The advantage of sampling at Gombe, Hahn told me, was that those chimps didn’t run away. They were truly wild but, after four decades of study by Goodall and her successors, well habituated to human presence. For use elsewhere, the urine-screening method wasn’t practical. “Because, you know, nonhabituated chimps don’t stay close enough so you can catch their pee.” You could collect their poop from the forest floor, of course, but fecal samples were useless unless preserved somehow; fresh feces contain an abundance of proteases, digestive enzymes, which would destroy the evidence of viral presence long before you got to your laboratory. These are the constraints within which a molecular biologist studying wild animals labors: the relative availability and other parameters of blood, shit, and piss.
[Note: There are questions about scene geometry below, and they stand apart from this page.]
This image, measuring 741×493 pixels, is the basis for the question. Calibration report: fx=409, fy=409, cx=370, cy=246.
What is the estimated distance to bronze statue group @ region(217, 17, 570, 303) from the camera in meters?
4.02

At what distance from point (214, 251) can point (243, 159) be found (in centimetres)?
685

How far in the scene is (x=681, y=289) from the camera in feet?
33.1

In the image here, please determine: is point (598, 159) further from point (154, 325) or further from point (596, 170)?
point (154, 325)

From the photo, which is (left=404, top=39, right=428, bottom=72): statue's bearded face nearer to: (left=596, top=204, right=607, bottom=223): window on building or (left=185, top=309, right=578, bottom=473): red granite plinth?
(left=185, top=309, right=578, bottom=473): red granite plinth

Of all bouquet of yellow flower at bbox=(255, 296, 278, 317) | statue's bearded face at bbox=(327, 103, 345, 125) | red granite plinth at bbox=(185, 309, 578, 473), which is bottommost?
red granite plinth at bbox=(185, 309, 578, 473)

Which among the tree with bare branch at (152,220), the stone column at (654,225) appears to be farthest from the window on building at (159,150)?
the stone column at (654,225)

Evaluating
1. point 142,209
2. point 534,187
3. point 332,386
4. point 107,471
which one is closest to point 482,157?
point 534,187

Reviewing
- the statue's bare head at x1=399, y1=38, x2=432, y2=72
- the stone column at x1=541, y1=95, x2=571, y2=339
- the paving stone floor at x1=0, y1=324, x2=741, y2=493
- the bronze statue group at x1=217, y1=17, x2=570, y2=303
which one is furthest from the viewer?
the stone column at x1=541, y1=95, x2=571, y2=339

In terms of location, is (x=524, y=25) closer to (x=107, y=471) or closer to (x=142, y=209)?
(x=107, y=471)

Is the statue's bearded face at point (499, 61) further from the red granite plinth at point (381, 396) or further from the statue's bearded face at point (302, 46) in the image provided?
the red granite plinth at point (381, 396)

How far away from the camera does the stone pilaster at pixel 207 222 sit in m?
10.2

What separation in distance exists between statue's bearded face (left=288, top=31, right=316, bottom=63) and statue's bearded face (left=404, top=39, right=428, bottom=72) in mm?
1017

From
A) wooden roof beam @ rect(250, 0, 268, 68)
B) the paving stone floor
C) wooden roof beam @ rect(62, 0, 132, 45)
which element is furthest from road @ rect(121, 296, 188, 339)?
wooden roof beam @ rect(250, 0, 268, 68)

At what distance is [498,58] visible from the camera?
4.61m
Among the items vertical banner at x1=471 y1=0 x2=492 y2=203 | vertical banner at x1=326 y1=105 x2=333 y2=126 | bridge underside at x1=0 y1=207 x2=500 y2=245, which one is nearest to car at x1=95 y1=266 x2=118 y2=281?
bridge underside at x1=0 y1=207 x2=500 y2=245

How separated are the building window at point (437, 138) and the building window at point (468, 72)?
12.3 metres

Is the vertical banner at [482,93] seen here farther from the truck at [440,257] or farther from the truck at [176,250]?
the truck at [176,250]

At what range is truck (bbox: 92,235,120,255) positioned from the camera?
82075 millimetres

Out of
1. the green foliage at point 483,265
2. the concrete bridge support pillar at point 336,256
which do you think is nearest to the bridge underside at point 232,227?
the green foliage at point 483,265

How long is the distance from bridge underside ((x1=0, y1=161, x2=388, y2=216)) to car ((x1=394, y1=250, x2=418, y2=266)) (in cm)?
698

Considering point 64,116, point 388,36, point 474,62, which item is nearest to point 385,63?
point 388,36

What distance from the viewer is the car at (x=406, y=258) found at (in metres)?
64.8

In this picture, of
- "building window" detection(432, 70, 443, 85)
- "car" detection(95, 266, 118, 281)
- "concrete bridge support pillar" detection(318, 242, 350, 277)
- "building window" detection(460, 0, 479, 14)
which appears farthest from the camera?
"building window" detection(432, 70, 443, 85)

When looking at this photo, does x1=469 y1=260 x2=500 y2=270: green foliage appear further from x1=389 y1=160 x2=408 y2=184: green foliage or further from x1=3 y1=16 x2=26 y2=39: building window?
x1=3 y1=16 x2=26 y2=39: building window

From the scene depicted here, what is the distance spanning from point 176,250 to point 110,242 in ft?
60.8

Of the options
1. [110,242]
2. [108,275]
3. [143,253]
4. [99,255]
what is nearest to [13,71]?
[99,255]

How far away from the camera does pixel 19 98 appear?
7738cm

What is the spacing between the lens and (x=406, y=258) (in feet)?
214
Another of Hahn’s young wizards, Brandon F. Keele, soon solved the problem of fecal sample decay. He did it by tinkering with a liquid stabilizer called RNAlater, a commercial product made by a company in Austin, Texas, for preserving nucleic acids in tissue samples. The nice thing about RNAlater is that its name is so literally descriptive: The stuff allows you to retrieve RNA from a sample . . . later. If it worked with RNA in tissues, Keele reasoned, maybe it could work also with antibodies in feces. And indeed it did, after he and his colleagues untangled the chemical complications of getting those antibodies released from the fixative. This technique vastly enlarged the scope of screening that was possible on wild chimpanzees. Field assistants could collect hundreds of fecal samples, scooping each into a little tube of RNAlater, and those samples—stored without refrigeration, transported to a distant laboratory—would yield their secrets later. “If we find the antibodies, we know that chimps are infected,” Hahn told me. “And then we can home in on those we know are infected, and try to get the viruses out.” Antibody screening is easy and quick. Performing PCR amplification and the other requisite steps to probe for fragments of viral RNA is far more laborious. The new methods allowed Hahn and her group to look first at a large number of specimens and then work more concertedly on a select few. They could separate the Shinola from the shit.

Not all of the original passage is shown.